**WORK REQUEST:**
Below are entries; output exactly the lines from the one with "kundengerechte Familienname-Türmatte Fußmatte" to the one with "40pcs kit ongle", both included, and nothing else.

##### INPUT FOR THIS TASK

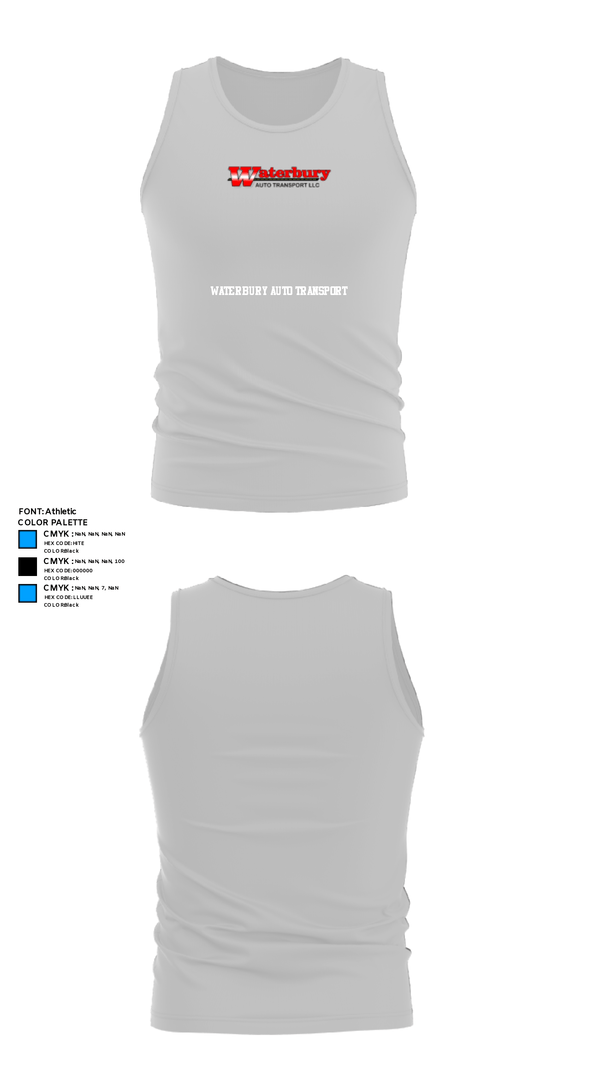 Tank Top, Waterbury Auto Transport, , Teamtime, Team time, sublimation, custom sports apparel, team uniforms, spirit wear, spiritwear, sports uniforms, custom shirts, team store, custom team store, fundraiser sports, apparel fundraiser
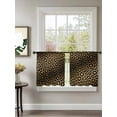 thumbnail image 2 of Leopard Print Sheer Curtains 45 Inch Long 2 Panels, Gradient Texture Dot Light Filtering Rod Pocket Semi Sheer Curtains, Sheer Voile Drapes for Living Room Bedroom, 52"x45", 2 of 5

##########
##### INPUT FOR THIS TASK

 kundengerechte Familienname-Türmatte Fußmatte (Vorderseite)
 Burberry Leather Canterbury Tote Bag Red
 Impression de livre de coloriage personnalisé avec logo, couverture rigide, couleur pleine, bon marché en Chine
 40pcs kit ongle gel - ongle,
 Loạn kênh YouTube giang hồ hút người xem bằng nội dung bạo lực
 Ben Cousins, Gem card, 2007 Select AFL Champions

##########
##### INPUT FOR THIS TASK

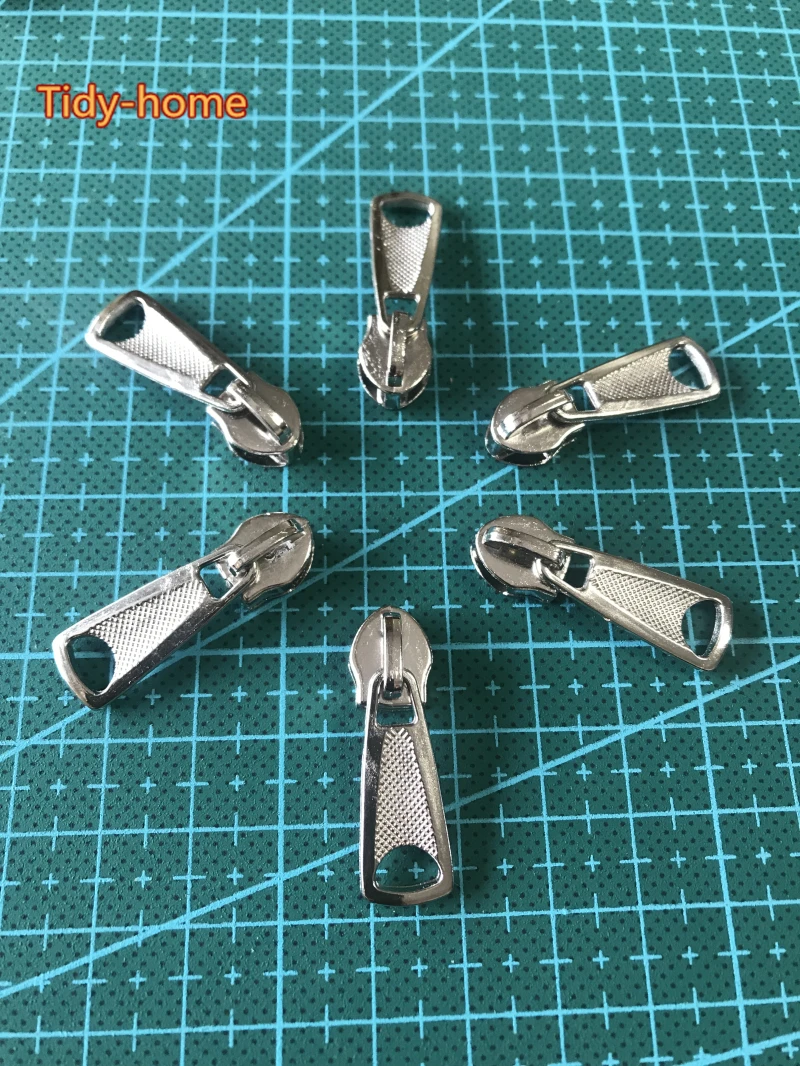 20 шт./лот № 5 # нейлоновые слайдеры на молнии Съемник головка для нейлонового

##########

**WRITTEN RESPONSE:**
 kundengerechte Familienname-Türmatte Fußmatte (Vorderseite)
 Burberry Leather Canterbury Tote Bag Red
 Impression de livre de coloriage personnalisé avec logo, couverture rigide, couleur pleine, bon marché en Chine
 40pcs kit ongle gel - ongle,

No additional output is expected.